The elusive case of police officer-involved homicides data


Now data seems like a dry and boring word, but without it, we cannot understand our world and make it better. How can we address concerns about use of force, how can we address concerns about officer involved shootings, if we do not have a reliable grasp of the demographics and the circumstances of those incidents? […] Without complete and accurate data, we are left with ideological thunderbolts, and that helps spark unrest and distrust and does not help us get better”  — James Coney, FBI Director, 12 February 2015

Newspaper headlines throughout 2014–2015 reported a spate of killings of unarmed African Americans by police officers around the United States. Incidents that took place in Ferguson, Missouri; Baltimore; New York; and Los Angeles, among others, ignited a frustrated public who took to the streets and launched social media campaigns to challenge the violence and racial profiling by police officials. Local and national administrations responded by implementing task forces and new policies around officer conduct. Yet even with new corrective measures in place, the disturbing trend of racially targeted violence exposed the difficulty of tallying the extent of these killings, thanks to a significant gap of data on the number of police officer-involved homicides (POIHs) across the US. Scholars of Criminal Justice, Public Health, and Public Policy have all documented these failings since the 1970s, but the public outcry throughout 2014–2015 has exposed the data’s alarming incompleteness to a wider public. As FiveThirtyEight reporter Reuben Fischer-Baum notes, the FBI’s Supplementary Homicide Report (SHR)—the federal database of police shootings generally referenced by news reports—is an inadequate accounting of such statistics because it only publishes police homicides declared ‘justified’. Furthermore, law enforcement agencies are not mandated to report these deaths, leading to a reporting rate of less than a third. When states do report, the data could be differently collected across states and local jurisdictions.

Such elisions in official data come at a time of so-called data deluge as we increasingly turn to data as a mechanism for solving societal problems. This impulse was on display in one of President Barack Obama’s first Memorandums in office. The Transparency and Open Government initiative in 2009 committed to “unprecedented levels of openness,” most visibly through a website of federal databases, data.gov. The website’s thousands of executive agency datasets are available without fees and with minimal licensing restrictions; they provide a window into government processes such as budgeting, environmental oversight, and scientific research. Providing a rich set of resources for research and technological innovation, the website also promises greater insight into government procedures.
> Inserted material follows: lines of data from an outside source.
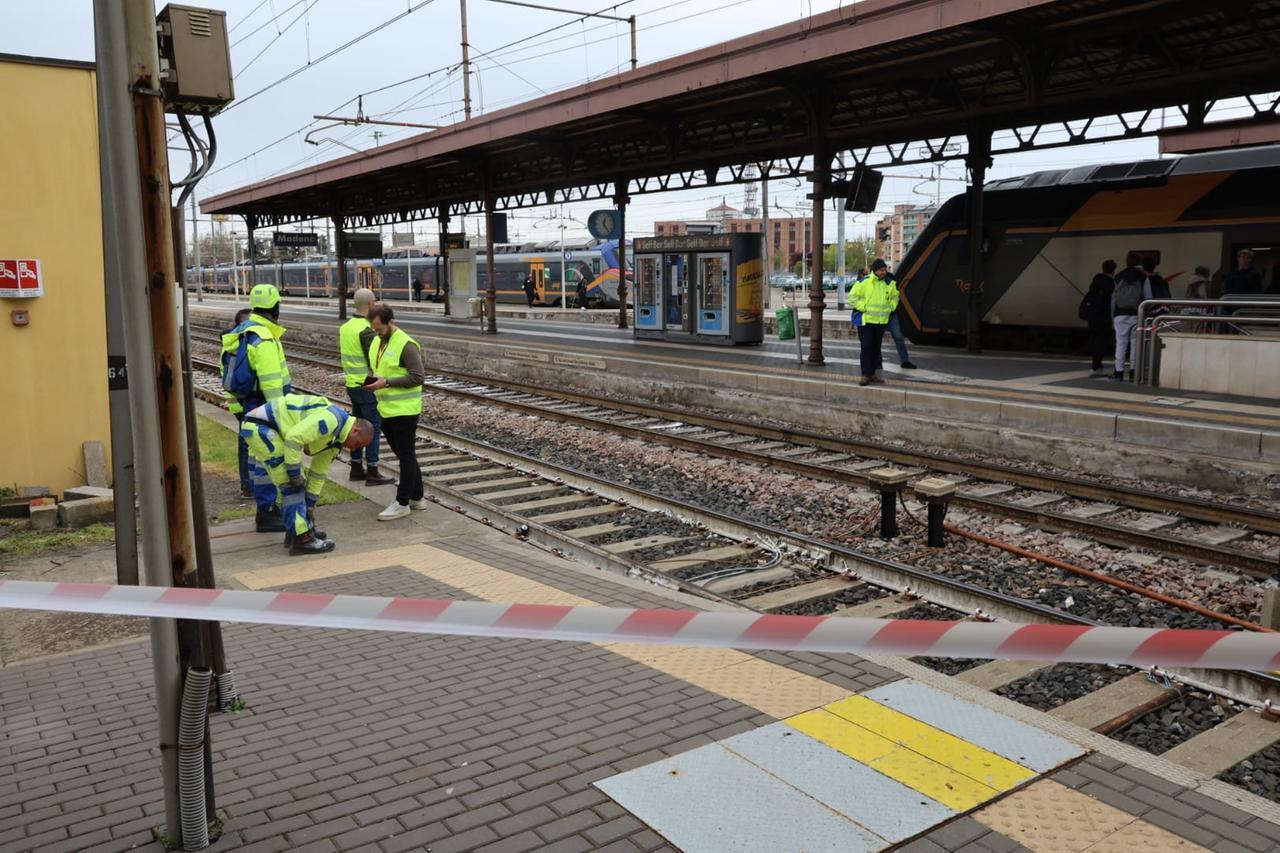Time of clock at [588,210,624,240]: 12:23
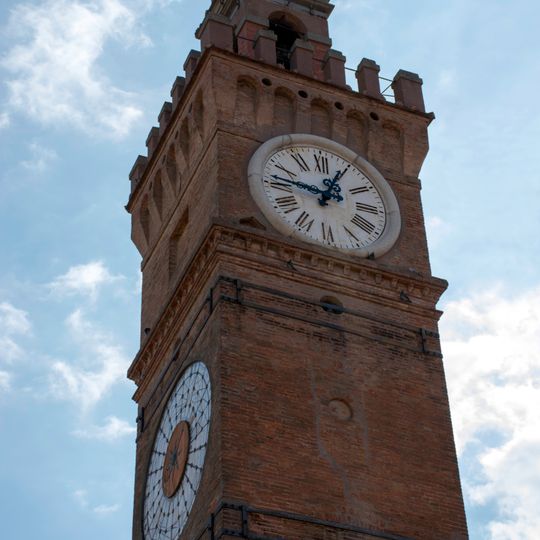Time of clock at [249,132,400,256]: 12:46
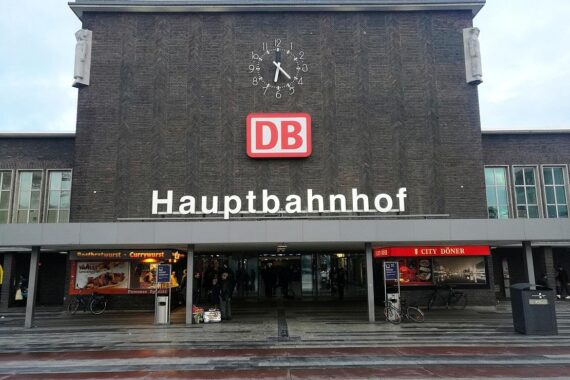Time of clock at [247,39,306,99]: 6:22
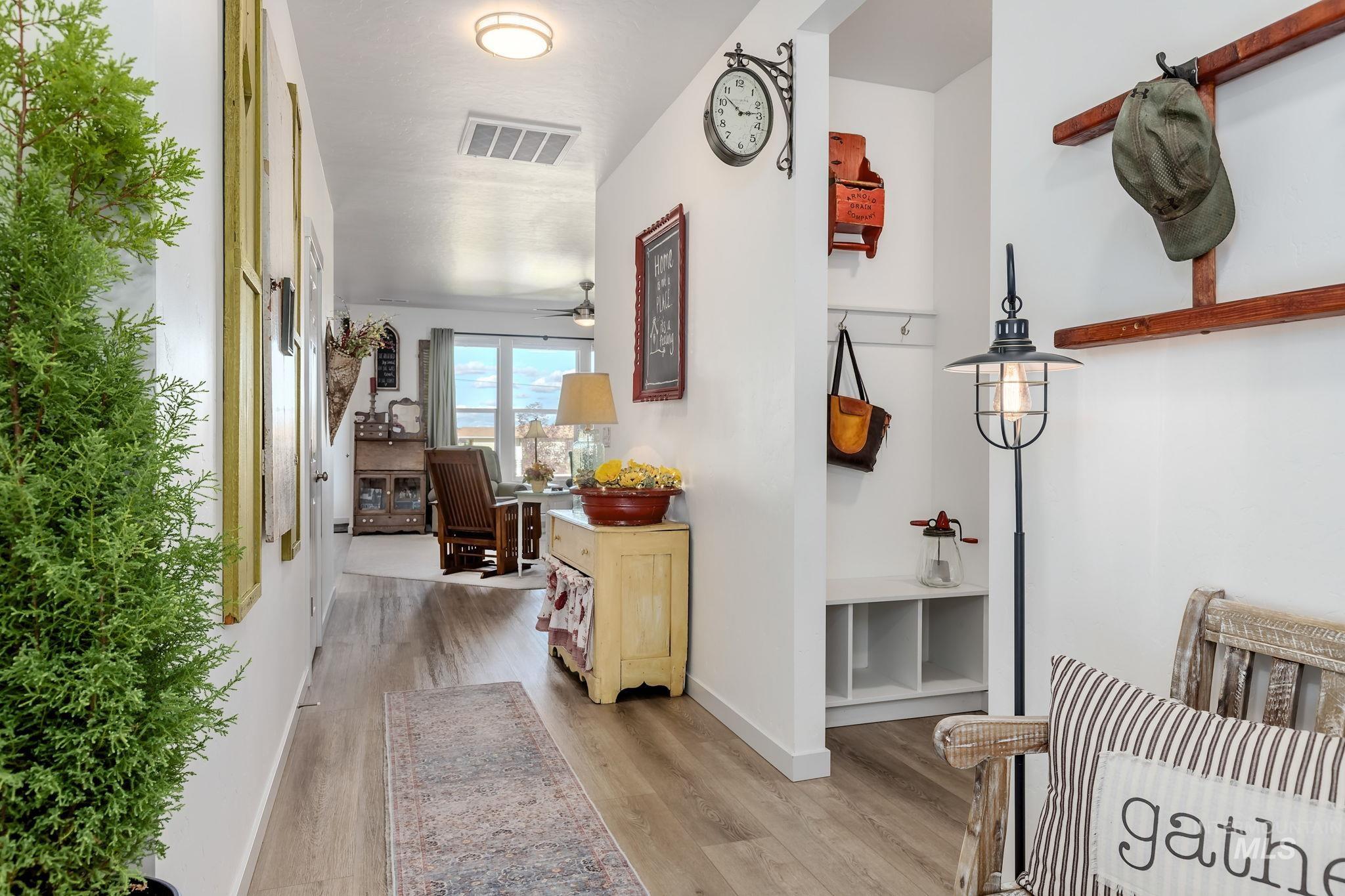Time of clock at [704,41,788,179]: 2:48
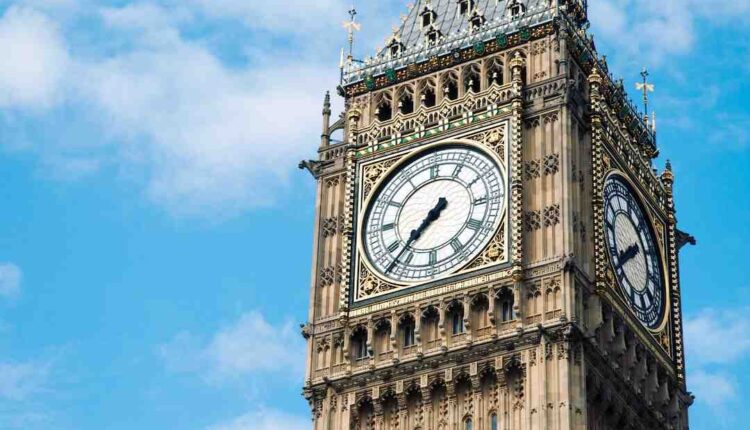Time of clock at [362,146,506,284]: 7:37
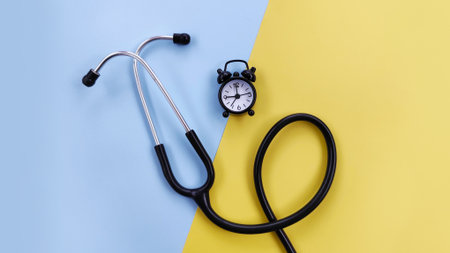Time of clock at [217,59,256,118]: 12:13
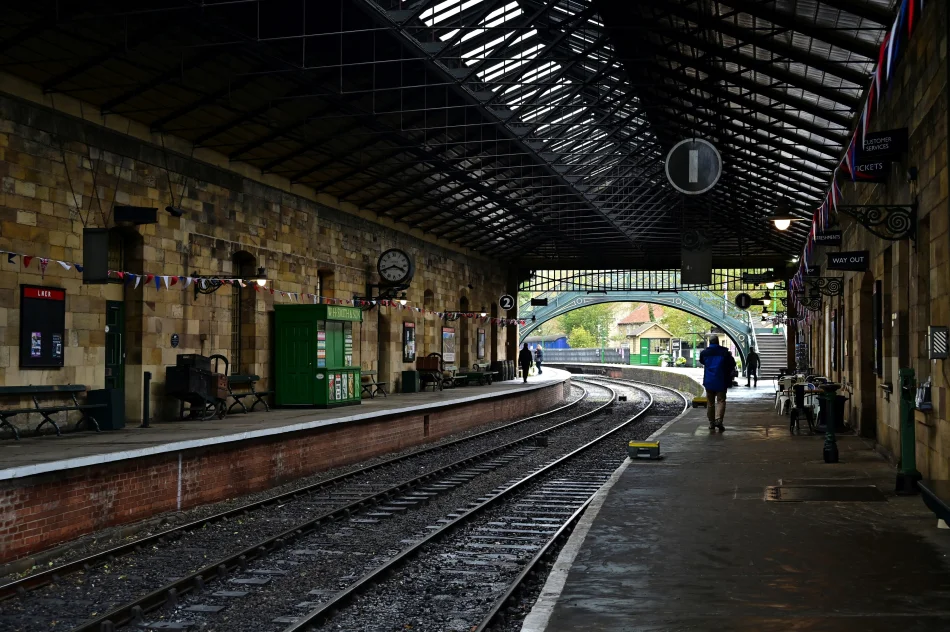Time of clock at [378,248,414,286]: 3:41
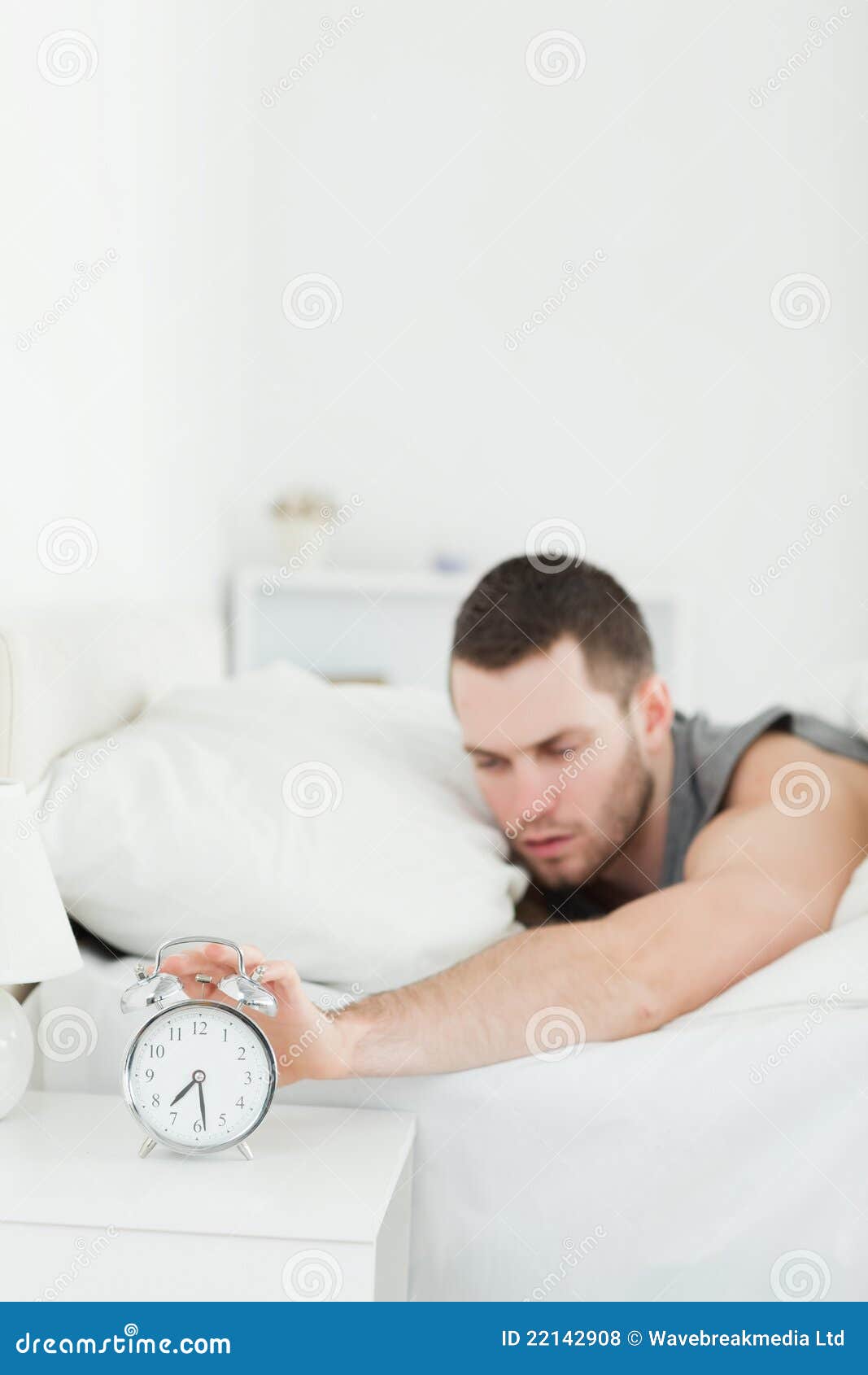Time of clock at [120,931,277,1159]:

The lack of data on POIHs, however, reveals that there are ongoing gaps in the government’s transparency efforts. Despite the enormous apparati our government invests in other types of data collection, data.gov currently contains no downloadable national database of POIH data and only links to a website maintained by the Department of Justice, where the data is not easily accessible or downloadable. While Obama’s Police Data Initiative is a recent step towards remedying this situation, official information on such killings remains fragmentary and difficult to find. National-level data are overall interested in measures of accountability, yet the ellipses in these datasets seem primarily to result from the lack of a data assemblage that would support the consistent collection and recording of data, as well as the dissemination of the data that is collected, even though these large organizations would ostensibly have the resources and labor power to oversee efficient data production.

Some of the best-kept statistics on national POIH are not government-based but collected by activist groups and newspapers. Two of the largest, KilledByPolice.net and Fatal Encounters, are civilian efforts. Operation Ghetto Storm, published by the Malcolm X grassroots committee, released a 2012 report using statistical information from local police departments on police killings of African Americans in the U.S. The Center for Policing Equity at UCLA similarly collects and analyzes information on police-civilian encounters, studying racial profiling as one of four primary areas of concern. Recently, both The Guardian and The Washington Post have also established their own national counts on POIH in the U.S.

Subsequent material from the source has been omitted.